The idea that the buying, or even the reading, of books is an expensive hobby and beyond the reach of the average person is so widespread that it deserves some detailed examination.
Even now I know of people who get and give weird reactions to the sight of books, as if they are something ugly and avoidable.
This is because book-giving, book-borrowing and book-stealing more or less even out.
Well may be in the long run it is indeed true. I have lost many books, but there are may be more with me which belong to others, but which I did not steal. But many just ended up being with me.
It is difficult to establish any relationship between the price of books and the value one gets out of them. “Books” includes novels, poetry, text books, works of reference, sociological treatises and much else, and length and price do not correspond to one another, especially if one habitually buys books second-hand. You may spend ten shillings on a poem of 500 lines, and you may spend sixpence on a dictionary which you consult at odd moments over a period of twenty years. There are books that one reads over and over again, books that become part of the furniture of one’s mind and alter one’s whole attitude to life, books that one dips into but never reads through, books that one reads at a single sitting and forgets a week later: and the cost, in terms of money, may be the same in each case. But if one regards reading simply as a recreation, like going to the pictures, then it is possible to make a rough estimate of what it costs.
Here I see an analogy between books and humans (or is it the other way round?). Just as he describes different types of books, some of which we just dip into, some we savour for our lives, some we just refer maybe once in a while, so are our human contacts, some are just hi-bye types, some we share our intimate moments with, some we just meet once in our lives, but they are unforgettable, some we just forget, and others we want to forget. Seen in this way at another level, books are just ideas that are present in them, so are the humans we come in contact with (though at times the physical intimacy is better, (but isn’t physical intimacy also an idea)). Some people we make our heroes, some books give us our philosophy of life. Some people give us sound advice, many books save us from despair. Books are actually people who talk to us, make us experience things we would otherwise not experience, isn’t the same true of people also. But of course there are crap books and there are crap people.

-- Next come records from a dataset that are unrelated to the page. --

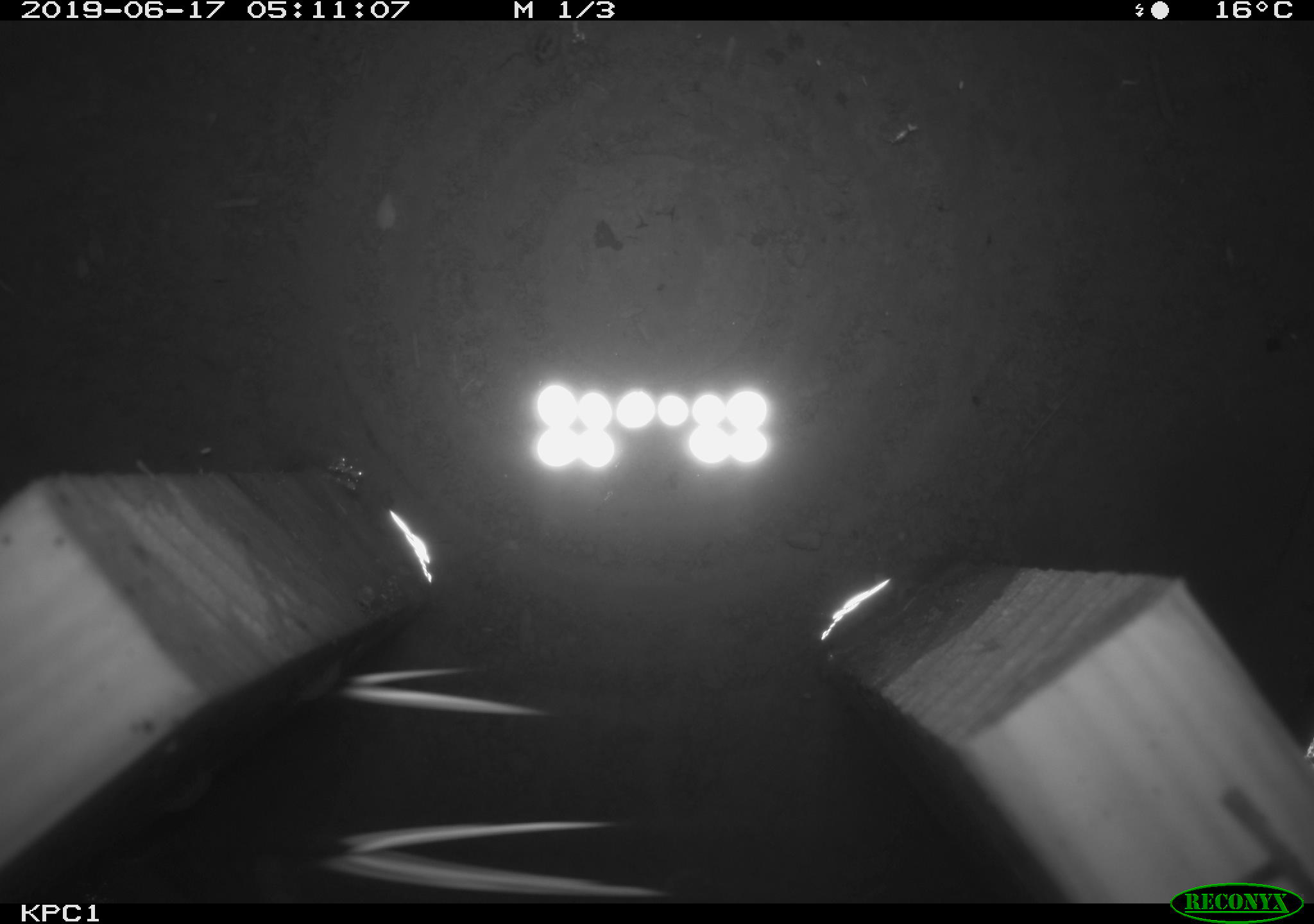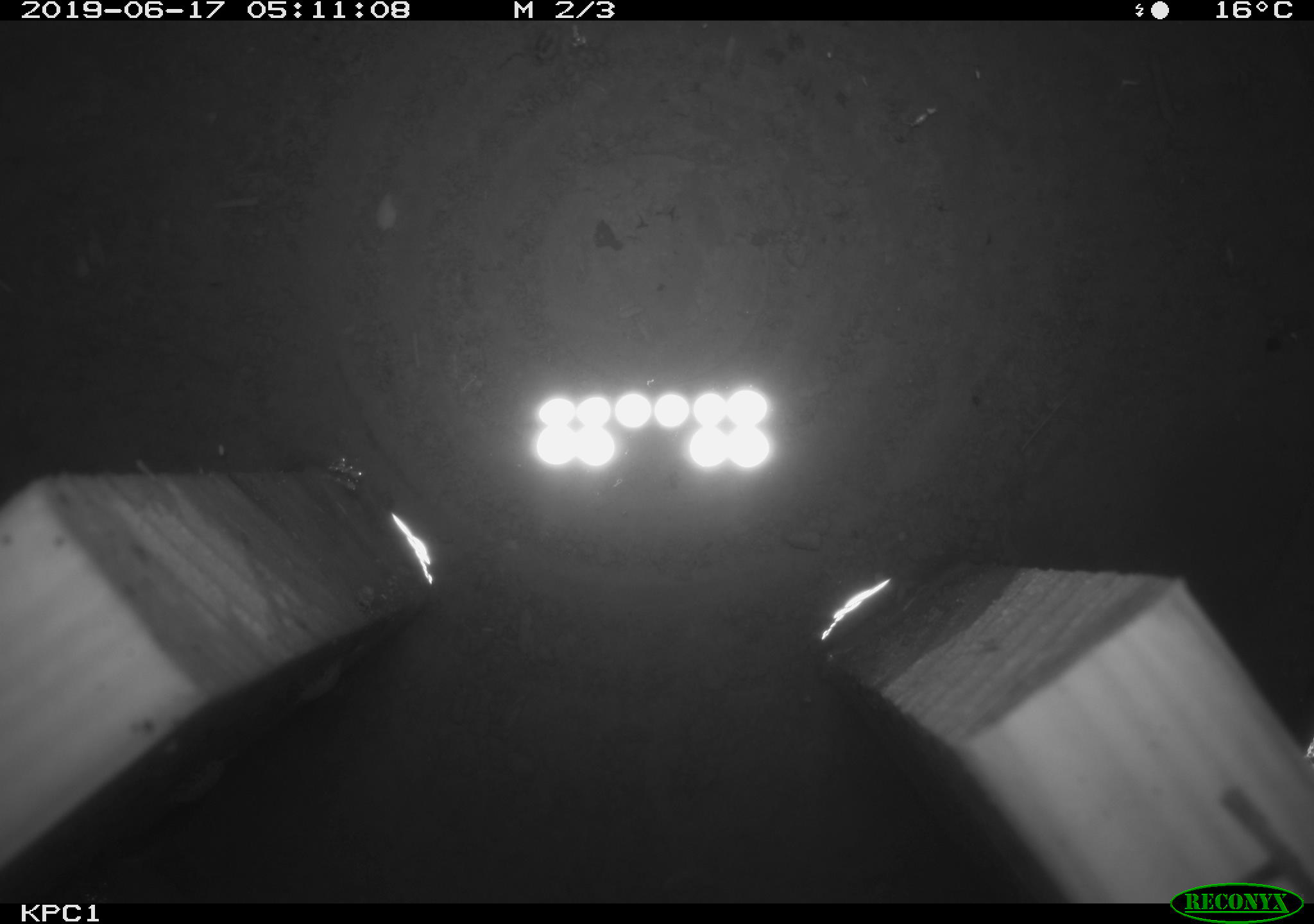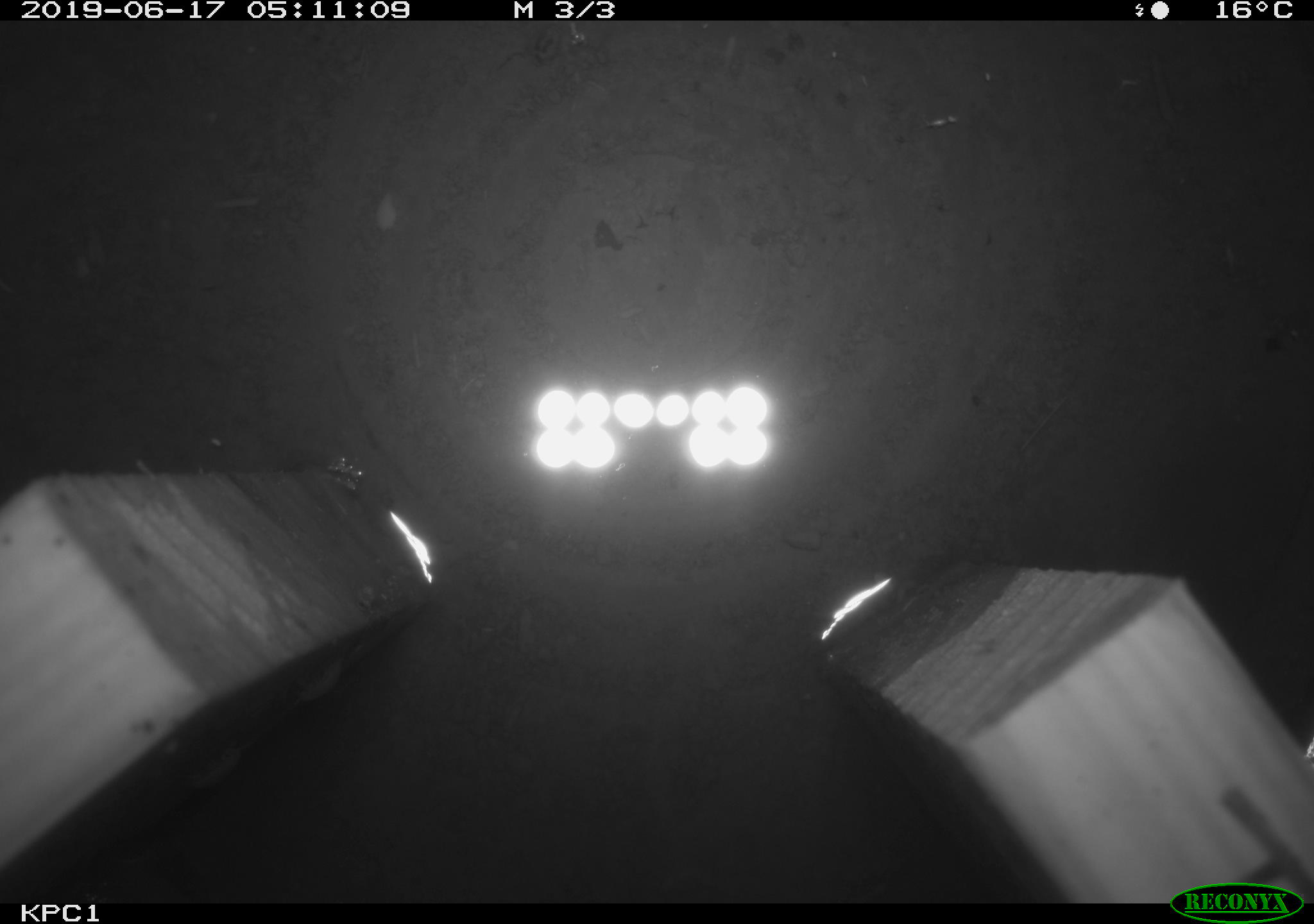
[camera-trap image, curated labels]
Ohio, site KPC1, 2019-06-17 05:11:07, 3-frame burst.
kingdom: Animalia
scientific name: Animalia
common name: animal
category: invertebrate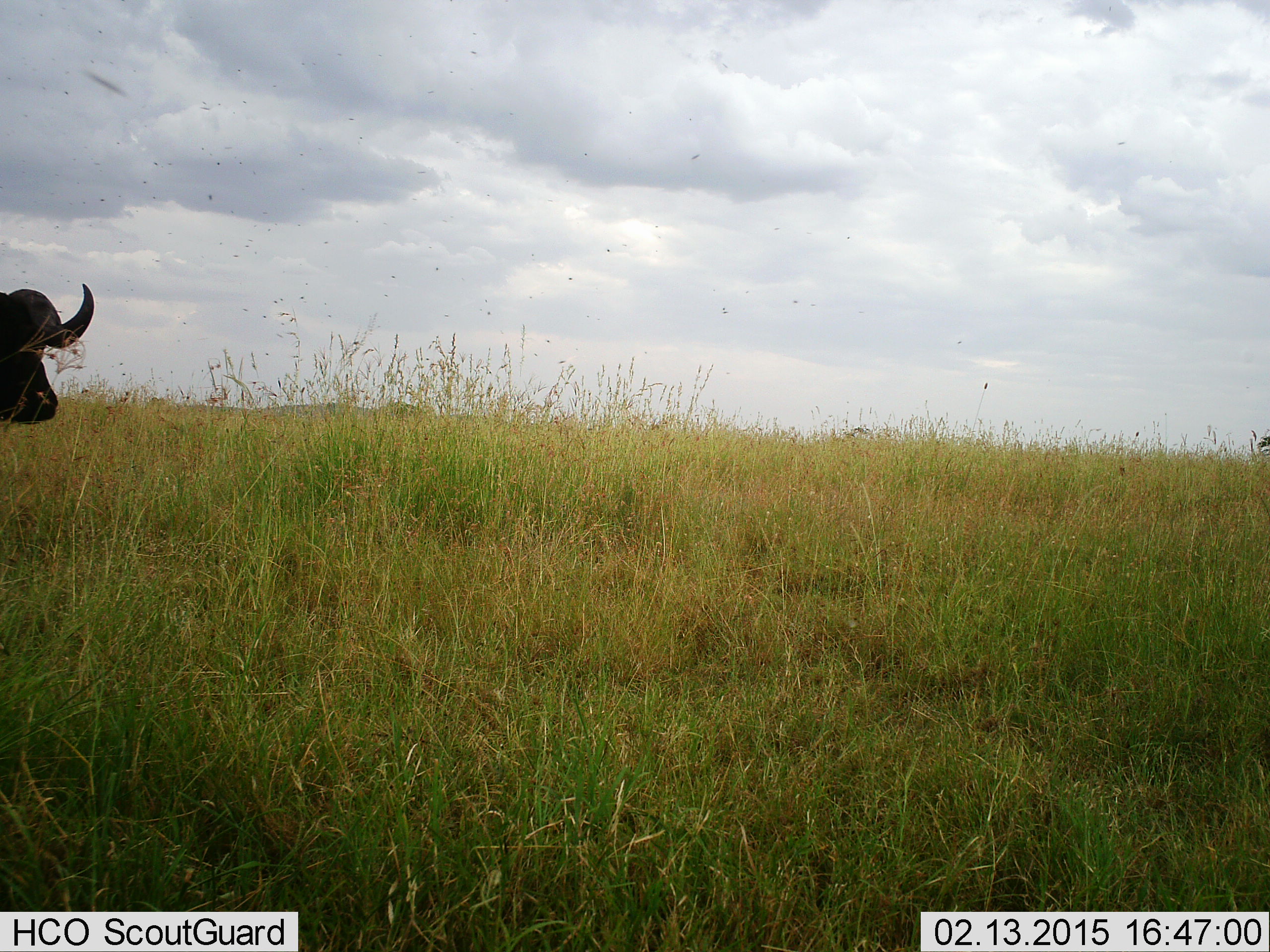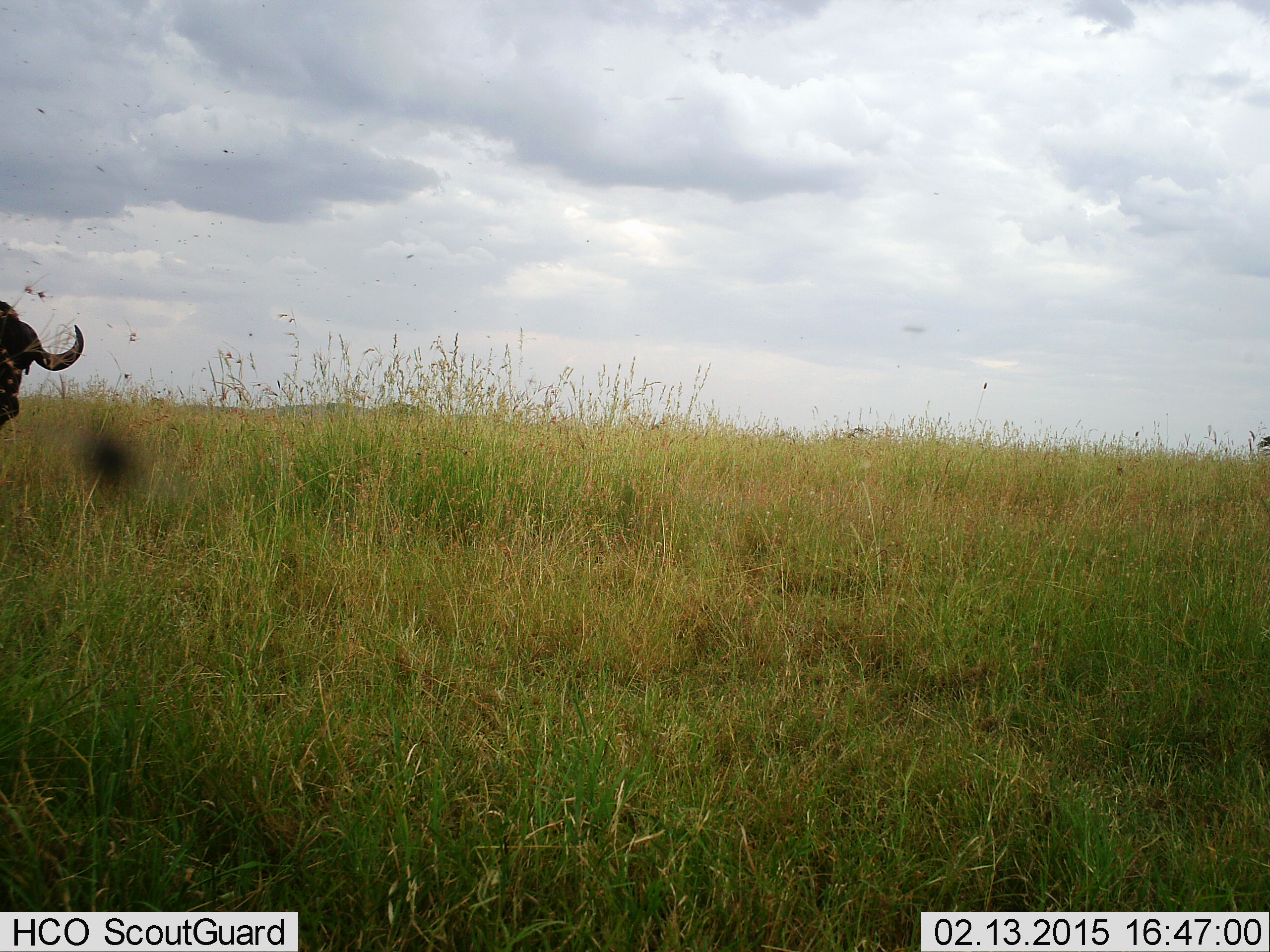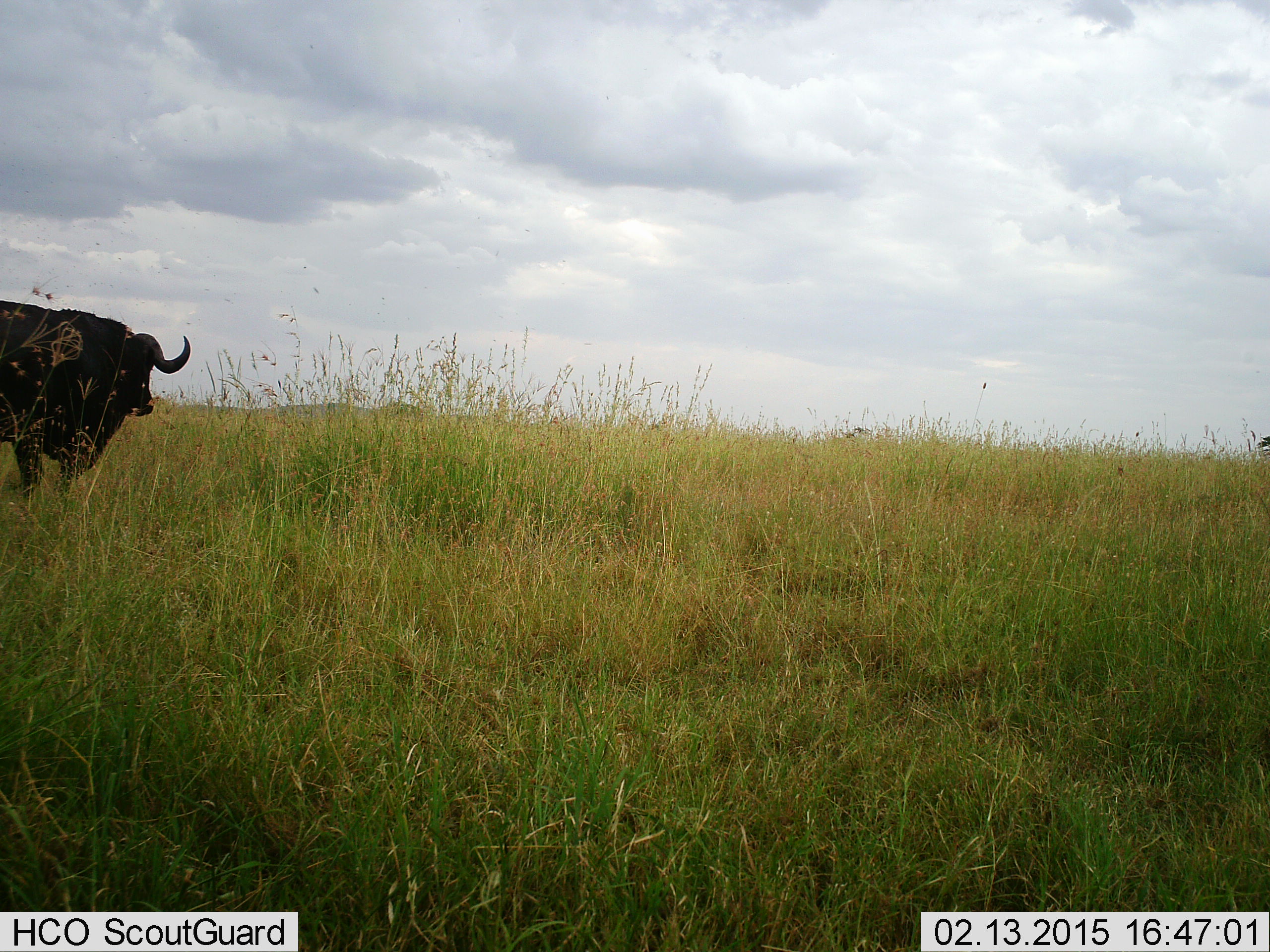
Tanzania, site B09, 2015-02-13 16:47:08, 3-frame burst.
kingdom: Animalia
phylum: Chordata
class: Mammalia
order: Artiodactyla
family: Bovidae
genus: Syncerus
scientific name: Syncerus caffer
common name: cape buffalo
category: buffalo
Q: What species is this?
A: Buffalo (cape buffalo) (Syncerus caffer).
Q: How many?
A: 1.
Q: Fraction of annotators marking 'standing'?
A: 27%.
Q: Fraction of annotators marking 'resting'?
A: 0%.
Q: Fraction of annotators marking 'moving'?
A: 73%.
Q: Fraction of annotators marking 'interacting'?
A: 0%.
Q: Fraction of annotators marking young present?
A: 0%.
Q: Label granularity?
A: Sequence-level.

If you concentrated on more serious books, and still bought everything that you read, your expenses would be about the same. The books would cost more but they would take longer to read. In either case you would still possess the books after you had read them, and they would be saleable at about a third of their purchase price. If you bought only second-hand books, your reading expenses would, of course, be much less: perhaps sixpence an hour would be a fair estimate.
I never sold my books, and hopefully will never need to.
And if our book consumption remains as low as it has been, at least let us admit that it is because reading is a less
pastime than going to the dogs, the pictures or the pub, and not because books, whether bought or borrowed, are too expensive.
And he ends Bookshop Memories thus
But as soon as I went to work in the bookshop I stopped buying books. Seen in the mass, five or ten thousand at a time, books were boring and even slightly sickening. Nowadays I do buy one occasionally, but only if it is a book that I want to read and can’t borrow, and I never buy junk. The sweet smell of decaying paper appeals to me no longer. It is too closely associated in my mind with paranoiac customers and dead bluebottles.
I hope I do not end up doing the same. For now I think I am maybe making a transition from bibliophilia to bibliomania.